■ STATED PROBLEM ■
Reproduce this listing in full.

■ RECORDS ■
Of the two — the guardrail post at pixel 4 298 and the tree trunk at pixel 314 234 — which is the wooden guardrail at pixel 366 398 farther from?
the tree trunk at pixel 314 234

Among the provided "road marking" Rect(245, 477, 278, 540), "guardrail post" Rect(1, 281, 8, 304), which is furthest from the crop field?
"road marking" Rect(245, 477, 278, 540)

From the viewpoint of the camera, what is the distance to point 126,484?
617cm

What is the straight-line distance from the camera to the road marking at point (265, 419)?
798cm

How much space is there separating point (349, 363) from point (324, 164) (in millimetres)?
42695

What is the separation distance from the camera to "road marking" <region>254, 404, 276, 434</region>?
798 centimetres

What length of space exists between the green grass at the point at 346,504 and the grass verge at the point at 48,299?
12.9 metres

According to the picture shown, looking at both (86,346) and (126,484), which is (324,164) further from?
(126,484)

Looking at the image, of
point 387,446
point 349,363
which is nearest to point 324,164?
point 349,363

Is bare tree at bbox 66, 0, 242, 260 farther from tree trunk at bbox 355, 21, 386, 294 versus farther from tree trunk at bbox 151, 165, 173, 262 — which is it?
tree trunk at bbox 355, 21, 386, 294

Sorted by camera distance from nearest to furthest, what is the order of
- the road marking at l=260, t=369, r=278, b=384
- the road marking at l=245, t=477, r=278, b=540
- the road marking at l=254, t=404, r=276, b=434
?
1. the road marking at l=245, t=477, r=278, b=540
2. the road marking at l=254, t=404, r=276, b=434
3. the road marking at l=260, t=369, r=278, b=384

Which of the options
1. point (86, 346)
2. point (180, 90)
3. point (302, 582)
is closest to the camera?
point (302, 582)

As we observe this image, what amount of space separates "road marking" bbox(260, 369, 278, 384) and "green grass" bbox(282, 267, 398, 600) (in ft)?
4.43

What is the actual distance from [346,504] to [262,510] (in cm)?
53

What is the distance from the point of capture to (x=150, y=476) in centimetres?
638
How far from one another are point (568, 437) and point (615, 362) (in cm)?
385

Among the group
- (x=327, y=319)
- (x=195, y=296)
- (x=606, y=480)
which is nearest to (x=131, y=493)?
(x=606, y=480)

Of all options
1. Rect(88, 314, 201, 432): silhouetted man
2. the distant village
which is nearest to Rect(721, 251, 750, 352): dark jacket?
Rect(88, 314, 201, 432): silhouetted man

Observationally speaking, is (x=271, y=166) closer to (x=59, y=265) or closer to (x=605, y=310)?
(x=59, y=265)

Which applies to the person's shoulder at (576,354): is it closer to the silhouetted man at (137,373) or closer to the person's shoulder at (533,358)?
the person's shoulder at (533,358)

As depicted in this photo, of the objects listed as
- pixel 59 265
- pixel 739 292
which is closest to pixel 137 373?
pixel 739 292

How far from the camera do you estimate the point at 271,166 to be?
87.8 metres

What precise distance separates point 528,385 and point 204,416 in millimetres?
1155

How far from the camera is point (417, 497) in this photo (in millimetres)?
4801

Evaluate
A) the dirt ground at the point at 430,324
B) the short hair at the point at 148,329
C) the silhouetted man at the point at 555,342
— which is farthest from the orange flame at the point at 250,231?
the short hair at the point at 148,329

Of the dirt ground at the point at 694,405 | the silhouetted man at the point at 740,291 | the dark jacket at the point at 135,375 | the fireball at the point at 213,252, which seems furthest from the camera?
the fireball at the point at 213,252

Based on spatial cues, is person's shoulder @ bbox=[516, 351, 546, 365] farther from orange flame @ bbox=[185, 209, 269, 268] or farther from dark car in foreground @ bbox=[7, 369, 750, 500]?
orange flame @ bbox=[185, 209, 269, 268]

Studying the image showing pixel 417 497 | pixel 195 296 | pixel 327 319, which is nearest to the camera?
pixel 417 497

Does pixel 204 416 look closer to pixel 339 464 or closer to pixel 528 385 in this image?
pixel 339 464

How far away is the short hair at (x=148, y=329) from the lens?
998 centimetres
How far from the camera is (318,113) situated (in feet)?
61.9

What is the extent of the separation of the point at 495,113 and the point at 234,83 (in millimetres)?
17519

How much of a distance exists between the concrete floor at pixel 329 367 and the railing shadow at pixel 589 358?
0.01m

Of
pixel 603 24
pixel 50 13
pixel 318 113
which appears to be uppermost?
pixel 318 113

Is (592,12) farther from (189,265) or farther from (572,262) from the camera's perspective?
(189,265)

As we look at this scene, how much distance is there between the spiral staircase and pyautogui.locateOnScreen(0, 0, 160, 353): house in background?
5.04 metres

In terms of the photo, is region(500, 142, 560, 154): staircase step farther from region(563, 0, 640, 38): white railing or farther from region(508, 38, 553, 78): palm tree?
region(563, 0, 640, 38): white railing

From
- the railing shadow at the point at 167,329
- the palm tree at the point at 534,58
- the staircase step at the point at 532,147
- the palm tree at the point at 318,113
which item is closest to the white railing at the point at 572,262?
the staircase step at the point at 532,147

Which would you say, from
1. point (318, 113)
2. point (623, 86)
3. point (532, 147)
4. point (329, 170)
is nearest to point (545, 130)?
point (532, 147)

■ FINISHED EXERCISE ■
Of the two — the guardrail post at pixel 4 298 and the tree trunk at pixel 314 234 — which is the wooden guardrail at pixel 366 398 farther from?
the tree trunk at pixel 314 234

Among the provided "road marking" Rect(245, 477, 278, 540), "guardrail post" Rect(1, 281, 8, 304), which is furthest from the crop field?
"road marking" Rect(245, 477, 278, 540)

From the viewpoint of the camera, what is the distance to point 126,484?
617cm

What is the straight-line distance from the camera to the road marking at point (265, 419)?
798cm

How much space is there separating point (349, 363) from point (324, 164) (in millimetres)?
42695

What is the separation distance from the camera to "road marking" <region>254, 404, 276, 434</region>?
798 centimetres

What length of space exists between the green grass at the point at 346,504 and the grass verge at the point at 48,299?
12.9 metres

According to the picture shown, looking at both (86,346) and (126,484), which is (324,164) further from?
(126,484)

Looking at the image, of
point 387,446
point 349,363
which is nearest to point 324,164?
point 349,363

Is bare tree at bbox 66, 0, 242, 260 farther from tree trunk at bbox 355, 21, 386, 294 versus farther from tree trunk at bbox 151, 165, 173, 262 — which is it?
tree trunk at bbox 355, 21, 386, 294

Sorted by camera distance from nearest to furthest, what is the order of
- the road marking at l=260, t=369, r=278, b=384
- the road marking at l=245, t=477, r=278, b=540
- the road marking at l=254, t=404, r=276, b=434
?
1. the road marking at l=245, t=477, r=278, b=540
2. the road marking at l=254, t=404, r=276, b=434
3. the road marking at l=260, t=369, r=278, b=384

Which of the options
1. point (86, 346)
2. point (180, 90)
3. point (302, 582)
is closest to the camera?
point (302, 582)

As we observe this image, what amount of space separates "road marking" bbox(260, 369, 278, 384) and "green grass" bbox(282, 267, 398, 600) (in ft)?
4.43

What is the actual distance from [346,504] to [262,510] (in cm)?
53

What is the distance from the point of capture to (x=150, y=476) in centimetres?
638
How far from one another are point (568, 437) and point (615, 362) (in cm)?
385

Among the group
- (x=327, y=319)
- (x=195, y=296)
- (x=606, y=480)
which is nearest to (x=131, y=493)?
(x=606, y=480)

Of all options
1. Rect(88, 314, 201, 432): silhouetted man
2. the distant village
which is nearest to Rect(721, 251, 750, 352): dark jacket?
Rect(88, 314, 201, 432): silhouetted man

Observationally speaking, is (x=271, y=166) closer to (x=59, y=265) or closer to (x=605, y=310)?
(x=59, y=265)

Which applies to the person's shoulder at (576,354): is it closer to the silhouetted man at (137,373) or closer to the person's shoulder at (533,358)?
the person's shoulder at (533,358)

As depicted in this photo, of the objects listed as
- pixel 59 265
- pixel 739 292
which is closest to pixel 137 373?
pixel 739 292

How far from the camera do you estimate the point at 271,166 to be?
87.8 metres

What precise distance separates point 528,385 and point 204,416 in millimetres?
1155

How far from the camera is point (417, 497) in this photo (in millimetres)?
4801

Evaluate
A) the dirt ground at the point at 430,324
B) the short hair at the point at 148,329
C) the silhouetted man at the point at 555,342
— which is farthest from the orange flame at the point at 250,231?
the short hair at the point at 148,329

Of the dirt ground at the point at 694,405 | the silhouetted man at the point at 740,291 | the dark jacket at the point at 135,375 | the fireball at the point at 213,252, which seems furthest from the camera?
the fireball at the point at 213,252

Based on spatial cues, is person's shoulder @ bbox=[516, 351, 546, 365] farther from orange flame @ bbox=[185, 209, 269, 268] or farther from dark car in foreground @ bbox=[7, 369, 750, 500]?
orange flame @ bbox=[185, 209, 269, 268]

Studying the image showing pixel 417 497 | pixel 195 296 | pixel 327 319, which is nearest to the camera?
pixel 417 497

Does pixel 204 416 look closer to pixel 339 464 or closer to pixel 528 385 in this image?
pixel 339 464

How far away is the short hair at (x=148, y=329) from the lens?
998 centimetres
How far from the camera is (318,113) situated (in feet)?
61.9

What is the extent of the separation of the point at 495,113 and the point at 234,83 (in millimetres)?
17519

How much of a distance exists between the concrete floor at pixel 329 367 and the railing shadow at pixel 589 358?
0.01m

Of
pixel 603 24
pixel 50 13
pixel 318 113
which appears to be uppermost?
pixel 318 113

Is (592,12) farther from (189,265) or farther from (572,262) from the camera's perspective?
(189,265)

As we look at this scene, how much distance is there between the spiral staircase and pyautogui.locateOnScreen(0, 0, 160, 353): house in background?
5.04 metres

In terms of the photo, is region(500, 142, 560, 154): staircase step farther from region(563, 0, 640, 38): white railing or farther from region(508, 38, 553, 78): palm tree?
region(563, 0, 640, 38): white railing

From
- the railing shadow at the point at 167,329
- the palm tree at the point at 534,58
- the staircase step at the point at 532,147
- the palm tree at the point at 318,113
which item is closest to the white railing at the point at 572,262?
the staircase step at the point at 532,147

Which would you say, from
1. point (318, 113)
2. point (623, 86)
3. point (532, 147)
4. point (329, 170)
is nearest to point (545, 130)?
point (532, 147)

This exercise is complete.